Digital circuits, because of their better stability, higher speed, lower cost, smaller size, lower power consumption, and reduced sensitivity to the surrounding environment, are now performing many of the functions previously performed by analog circuits. However, many systems, particularly those involving data communications devices linked together by a central office telephone line, require that control and data signals be converted into an analog form for transmission.
Many of these systems use modems (data modulator-demodulator) for the digital-to-analog and analog-to-digital conversion. Several different digital modulation schemes have therefore been developed for use in modems. See, for example, U.S. Pat. No. 4,049,909, issued to Peck on Sept. 20, 1977, and U.S. Pat. No. 4.504,802, issued to Heatherington on Mar. 12, 1985. The Peck U.S. Pat. No. 4,094,909 discloses a quadrature differential phase shift keyed (QDPSK) digital modulator using a frequency divider, a pulse stuffing counter, a three stage shift register, and a weighted combiner comprising three weighting resistors and an analog summer. Although the digital modulator disclosed by Peck is useful it has certain disadvantages and limitations.
First, since an analog summer is used, the output voltage is sensitive to changes in the resistance of the weighting resistors and to changes in the output resistance of the individual stages in the shift register. Of course, precision, temperature stable weighting resistors and matched, temperature stable shift register stages can be used but this increases the cost of manufacture.
Second, the possible output voltages are determined by the weighting resistors and the feedback resistors used in the analog summer. Changing the peak-to-peak output voltage and the individual quantized output voltage steps therefore requires different resistance values to be selectably inserted.
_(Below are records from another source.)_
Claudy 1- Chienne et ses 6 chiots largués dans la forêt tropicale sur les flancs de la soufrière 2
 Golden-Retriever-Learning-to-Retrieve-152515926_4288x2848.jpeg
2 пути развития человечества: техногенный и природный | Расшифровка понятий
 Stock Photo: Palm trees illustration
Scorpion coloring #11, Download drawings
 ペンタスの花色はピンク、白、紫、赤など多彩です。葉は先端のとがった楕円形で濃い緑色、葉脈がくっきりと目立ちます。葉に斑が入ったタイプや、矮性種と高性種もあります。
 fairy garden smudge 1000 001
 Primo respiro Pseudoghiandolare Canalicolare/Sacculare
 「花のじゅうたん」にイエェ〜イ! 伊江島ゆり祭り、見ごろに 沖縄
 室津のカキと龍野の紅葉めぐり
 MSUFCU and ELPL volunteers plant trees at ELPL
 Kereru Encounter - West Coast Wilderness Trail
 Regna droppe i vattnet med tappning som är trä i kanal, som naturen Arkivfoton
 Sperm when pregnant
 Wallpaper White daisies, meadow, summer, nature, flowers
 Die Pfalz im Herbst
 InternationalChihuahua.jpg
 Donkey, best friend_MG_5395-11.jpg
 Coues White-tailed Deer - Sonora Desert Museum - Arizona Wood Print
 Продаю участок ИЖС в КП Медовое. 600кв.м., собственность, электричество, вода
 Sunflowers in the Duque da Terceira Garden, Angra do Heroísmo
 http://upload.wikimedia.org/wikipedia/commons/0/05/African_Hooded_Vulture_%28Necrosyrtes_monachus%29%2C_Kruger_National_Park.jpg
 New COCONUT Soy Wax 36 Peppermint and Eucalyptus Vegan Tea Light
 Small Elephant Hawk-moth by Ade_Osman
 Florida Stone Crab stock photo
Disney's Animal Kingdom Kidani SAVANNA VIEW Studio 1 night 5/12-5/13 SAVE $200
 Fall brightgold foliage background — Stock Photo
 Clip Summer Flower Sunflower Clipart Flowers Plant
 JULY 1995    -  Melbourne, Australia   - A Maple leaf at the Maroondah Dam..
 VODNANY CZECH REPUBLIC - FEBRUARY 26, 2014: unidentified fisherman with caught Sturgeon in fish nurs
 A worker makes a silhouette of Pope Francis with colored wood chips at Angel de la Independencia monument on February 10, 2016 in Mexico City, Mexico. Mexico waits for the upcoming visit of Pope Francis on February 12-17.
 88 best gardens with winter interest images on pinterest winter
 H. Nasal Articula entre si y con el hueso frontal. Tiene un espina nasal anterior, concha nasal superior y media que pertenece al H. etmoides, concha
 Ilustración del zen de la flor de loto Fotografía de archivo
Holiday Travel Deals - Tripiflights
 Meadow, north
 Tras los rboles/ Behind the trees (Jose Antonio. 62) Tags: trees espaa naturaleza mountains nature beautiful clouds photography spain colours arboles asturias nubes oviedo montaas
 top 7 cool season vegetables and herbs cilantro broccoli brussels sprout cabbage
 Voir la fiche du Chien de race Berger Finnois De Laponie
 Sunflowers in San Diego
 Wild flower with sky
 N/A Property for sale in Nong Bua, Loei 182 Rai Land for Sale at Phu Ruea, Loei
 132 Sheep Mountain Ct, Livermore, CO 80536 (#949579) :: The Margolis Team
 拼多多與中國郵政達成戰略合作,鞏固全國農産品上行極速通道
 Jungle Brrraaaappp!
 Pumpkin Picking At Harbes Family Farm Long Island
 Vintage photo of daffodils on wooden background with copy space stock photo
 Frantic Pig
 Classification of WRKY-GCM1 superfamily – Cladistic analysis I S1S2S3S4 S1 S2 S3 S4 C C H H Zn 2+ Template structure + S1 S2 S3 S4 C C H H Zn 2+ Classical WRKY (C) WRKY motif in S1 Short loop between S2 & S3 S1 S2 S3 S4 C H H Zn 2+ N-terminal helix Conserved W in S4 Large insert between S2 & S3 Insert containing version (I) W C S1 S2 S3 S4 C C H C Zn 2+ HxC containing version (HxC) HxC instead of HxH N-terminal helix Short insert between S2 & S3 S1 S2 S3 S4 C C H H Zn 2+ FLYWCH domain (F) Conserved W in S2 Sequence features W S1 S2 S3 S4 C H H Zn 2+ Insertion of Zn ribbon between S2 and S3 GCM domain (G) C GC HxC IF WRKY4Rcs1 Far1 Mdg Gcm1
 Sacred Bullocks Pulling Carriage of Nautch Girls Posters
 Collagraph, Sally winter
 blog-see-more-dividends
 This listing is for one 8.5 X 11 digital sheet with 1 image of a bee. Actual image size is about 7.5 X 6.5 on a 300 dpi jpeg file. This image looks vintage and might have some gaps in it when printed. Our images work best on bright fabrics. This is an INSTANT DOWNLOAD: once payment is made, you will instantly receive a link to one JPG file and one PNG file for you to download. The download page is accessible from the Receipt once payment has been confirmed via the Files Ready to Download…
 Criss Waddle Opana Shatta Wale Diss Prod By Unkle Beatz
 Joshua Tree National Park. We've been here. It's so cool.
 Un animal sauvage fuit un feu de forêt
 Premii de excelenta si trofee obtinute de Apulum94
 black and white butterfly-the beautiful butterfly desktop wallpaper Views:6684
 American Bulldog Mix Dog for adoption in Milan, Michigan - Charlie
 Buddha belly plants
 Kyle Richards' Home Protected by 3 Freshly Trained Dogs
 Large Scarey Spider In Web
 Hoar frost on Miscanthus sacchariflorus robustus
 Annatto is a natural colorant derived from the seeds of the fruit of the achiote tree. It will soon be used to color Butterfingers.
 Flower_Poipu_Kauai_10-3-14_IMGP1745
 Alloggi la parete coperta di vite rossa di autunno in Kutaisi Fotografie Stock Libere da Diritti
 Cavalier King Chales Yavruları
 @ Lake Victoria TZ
This also raises the cost of manufacture since more precision, temperature stable resistors are required and the devices which switch the resistors must also have a stable output resistance.
Third, if two independent signals are to be added, such as the high tone and low tone to form the dual-tone, multiple-frequency singal used for dialing, two sets of resistors and switching devices are required, again increasing the cost of manufacture.
Fourth, under some data input conditions, where the desired differential phase shift is 180.degree. or 270.degree. and the analog output should be its mean value, 0.5.times.(V.sub.MAX +V.sub.MIN), the actual analog output will be offset from this mean by as much as .+-.0.086.times.(V.sub.MAX -V.sub.MIN), thereby introducing distortion and transient DC signals into the QDPSK signal.
Fifth, the pulse stuffing counter is not well suited for generating phase shifted signals other than QDPSK signals.
As noted above, many digital modulators are species of digital-to-analog converters. However, most digital-to-analog conversion methods suffer from one or more of the following limitations: the relatively high cost of conventional, N-bit digital-to-analog converters, the need for precision bit-weighting resistors, temperature sensitivity, undesirable power consumption, undesirable size, complex control schemes, limitation to use for a particular type of analog signal, use of more than one of a relatively high cost device, etc.
There is, therefore, a need for a digital modulator, particularly for use in modems, which does not suffer from the above-mentioned limitations.